For ASKT, Kalmar said that means improving its outreach to people who are in need, as well as reaching the community through different media. He has started emailing a video of himself delivering a sermon, for example.
“We plan to continue taking those things that we’ve learned and making ourselves more accessible, more available,” Kalmar said.
Chabad of the East Side
Chabad of the East Side has been phasing in in-person programs as the vaccine becomes more widely available, said Rabbi Yisroel Lein. He said he is making decisions about reopening based on orders from Milwaukee’s health department – which dropped its restrictions and mask mandate June 1 – as well as input from health experts and a sense of what makes congregants comfortable.
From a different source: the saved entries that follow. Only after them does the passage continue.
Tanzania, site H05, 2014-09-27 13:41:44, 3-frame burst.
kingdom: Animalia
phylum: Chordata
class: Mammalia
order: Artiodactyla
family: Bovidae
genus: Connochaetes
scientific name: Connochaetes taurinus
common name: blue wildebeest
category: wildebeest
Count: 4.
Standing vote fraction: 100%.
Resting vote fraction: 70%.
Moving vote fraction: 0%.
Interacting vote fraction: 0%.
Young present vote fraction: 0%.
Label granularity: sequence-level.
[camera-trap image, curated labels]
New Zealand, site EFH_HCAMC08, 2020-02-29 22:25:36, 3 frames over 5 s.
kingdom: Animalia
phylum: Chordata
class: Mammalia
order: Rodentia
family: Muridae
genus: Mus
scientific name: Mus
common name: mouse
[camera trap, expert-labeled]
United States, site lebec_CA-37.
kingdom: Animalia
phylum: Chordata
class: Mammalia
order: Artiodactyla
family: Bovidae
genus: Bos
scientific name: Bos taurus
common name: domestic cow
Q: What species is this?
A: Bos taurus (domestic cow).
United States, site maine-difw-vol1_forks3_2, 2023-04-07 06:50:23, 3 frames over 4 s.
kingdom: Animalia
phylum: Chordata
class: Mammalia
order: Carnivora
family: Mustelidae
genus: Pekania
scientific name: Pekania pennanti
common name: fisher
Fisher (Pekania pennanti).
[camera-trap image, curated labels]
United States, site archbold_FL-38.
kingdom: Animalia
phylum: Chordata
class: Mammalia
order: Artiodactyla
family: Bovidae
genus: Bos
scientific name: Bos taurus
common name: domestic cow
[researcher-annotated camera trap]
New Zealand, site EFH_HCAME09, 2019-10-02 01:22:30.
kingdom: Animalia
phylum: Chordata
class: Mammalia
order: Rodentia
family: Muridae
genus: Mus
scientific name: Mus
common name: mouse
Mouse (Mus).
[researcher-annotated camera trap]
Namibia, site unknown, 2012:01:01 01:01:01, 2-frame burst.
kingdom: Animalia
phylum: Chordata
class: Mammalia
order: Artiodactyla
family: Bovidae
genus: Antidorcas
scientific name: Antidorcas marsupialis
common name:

Lein said he does not have a target date for when Chabad of the East Side will more closely resemble its pre-pandemic form. The CDC’s guidance increased some congregants’ comfort removing their masks indoors, Lein said, but he anticipates many activities will be outside during the summer. He recently ordered outdoor seating, with that expectation in mind.
A factor he is weighing is children’s access to the vaccine. Most recently, the U.S. Food and Drug Administration granted emergency use authorization to administer Pfizer’s vaccine to people between ages 12 and 15.
Temple Beth El in Madison
Milwaukee-area congregations are not alone in weighing questions about when to reopen and how. Stefanie Kushner, the executive director at Temple Beth El in Madison, said a task force is guiding the congregation through its reopening plan, keeping eyes on metrics surrounding Covid-19 transmission in the community.
She could not be reached by press time, after the initial interview, about how the federal vaccine and mask guidance would affect those decisions.
Temple Beth El has had some indoor services, she said. The congregation requires reservations and masks, checks guests’ temperature and seats households together in distanced pods. Kushner said the synagogue is looking to expand those opportunities.
The congregation is revamping its audio and visual equipment so it can continue to offer virtual worship opportunities, even when the synagogue returns to full-capacity, in-person services, Kushner said.
“We found that we had people more engaged with Friday night worship than we did when it was only in person,” she said. “We also realized that by only offering in-person, those that had physical reasons why they couldn’t come to temple, or geographical reasons why they couldn’t come to our building, were being excluded. Continuing to offer live streaming is also just a point of inclusivity.”